Olímpio (PDT) diz que nesta quinta-feira, 26, haverá protesto em frente à Tropa de Choque e ao quartel-general da corporação

Bruno Paes Manso e Marcelo Godoy, O Estado de S. Paulo

26 Setembro 2013 | 13h04

SÃO PAULO - O deputado estadual major Olímpio Gomes (PDT) afirmou nesta quinta-feira, 26, que vai "pôr a tropa da ativa na rua" e "fechar a frente do Palácio dos Bandeirantes". Olímpio foi um dos líderes da manifestação dos policiais civis - da qual também participaram militares aposentados - em 2008. Ela terminou em confronto na frente da sede do governo paulista com os PMs que defendiam a sede do governo paulista. "Desta vez vai ser bem pior, pois não vai haver Tropa de Choque para defender o governo", ameaçou o deputado.

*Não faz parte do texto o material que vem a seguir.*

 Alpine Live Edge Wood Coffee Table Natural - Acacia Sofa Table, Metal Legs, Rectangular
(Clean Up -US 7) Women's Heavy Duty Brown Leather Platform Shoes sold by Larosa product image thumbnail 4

Olímpio está cada vez mais próximo do vereador e também coronel da PM, Paulo Telhada (PSDB). Em seu Facebook, Telhada disse que o governador Geraldo Alckmin trata os PMs como "filhos bastardos". A reação dos dois ocorre um dia depois de o governo do Estado anunciar a decisão de aumentar os salários dos policiais civis.  O Estado procurou a Secretaria da Segurança Pública e o Palácio dos Bandeirantes, mas, até as 14h20, não obteve resposta às manifestações do major e do coronel.

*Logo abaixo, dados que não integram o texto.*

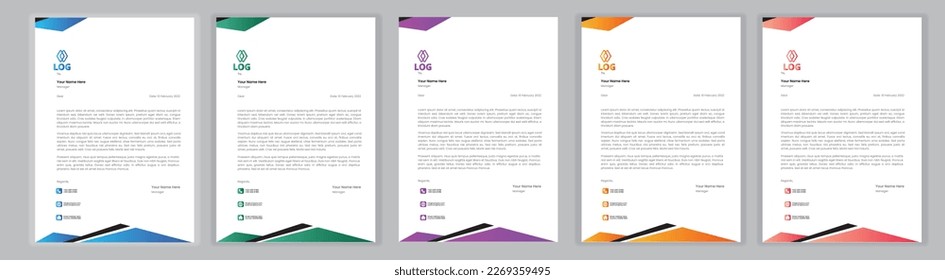 Professional Letterhead Template Set corporate modern letterhead design template with creative modern letter head design template for your project. letterhead, letter head, Business letterhead design.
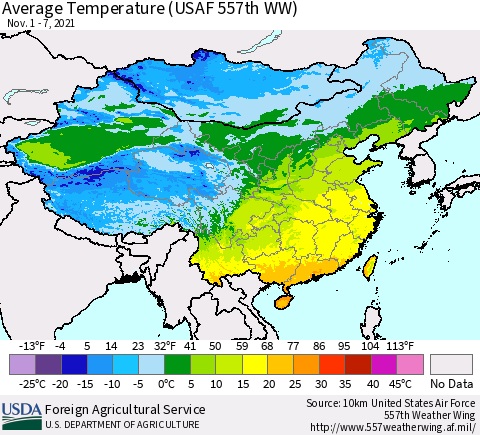 China, Mongolia and Taiwan Average Temperature (USAF 557th WW) Thematic Map For 11/1/2021 - 11/7/2021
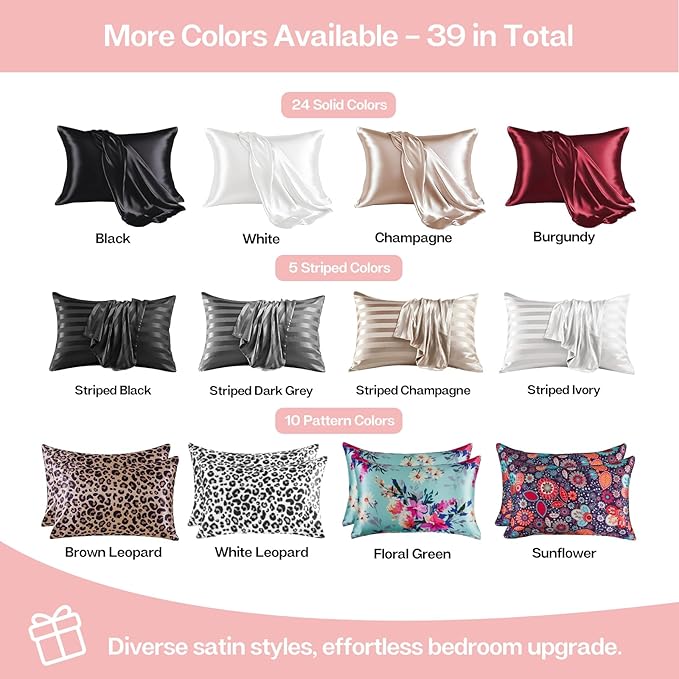 MR&HM Satin Pillowcase for Hair and Skin, Silk Satin Pillowcase 2 Pack, Standard Size Pillow Cases Set of 2, Silky Pillow Cover with Envelope Closure (20x26, Blush) - Bloomnest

Conhecido pelo tom incendiário de seus discursos, Olímpio afirmou que a marcha ao Palácio vai ocorrer na próxima semana. Ele disse ainda que vai começar a prepará-la nesta quinta, às 16h, quando organizará protestos em frente à sede da Tropa de Choque, no centro, e do quartel do Comando Geral, na Praça Coronel Fernando Prestes, também no centro de São Paulo.

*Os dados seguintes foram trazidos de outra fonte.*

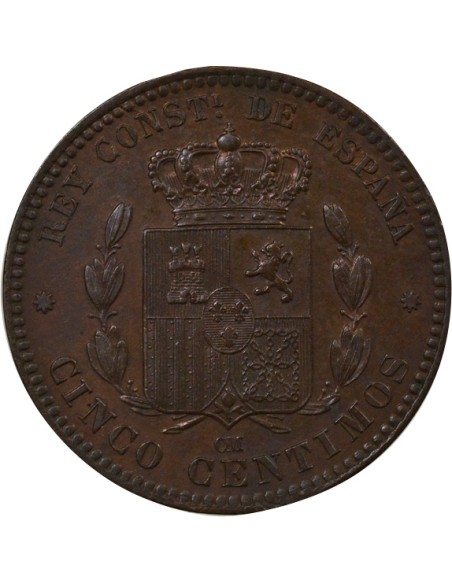 Espagne Alphonse XII d'Espagne 5 centimos Cuivre 1879 Barcelone
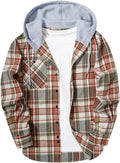Men's Flannel Hoodie Shirt for Men - Casual Plaid Button Down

"Não somos contrários ao que foi concedido aos delegados e investigadores. Mas o govenro decidiu promover essa guerra ao não conceder nada aos policiais militares, à Polícia Científica e às 12 carreiras da Polícia Civil", afirmou o deputado. Olímpio votou a favor da emenda que tornou os delegados uma carreira jurídica em 2012. Foi essa lei que, segundo o governo do Estado, criou agora a obrigação de se reajustar os salários dos delegados. "Mas também votei pelo reconhecimento do curso superior para os soldados", disse.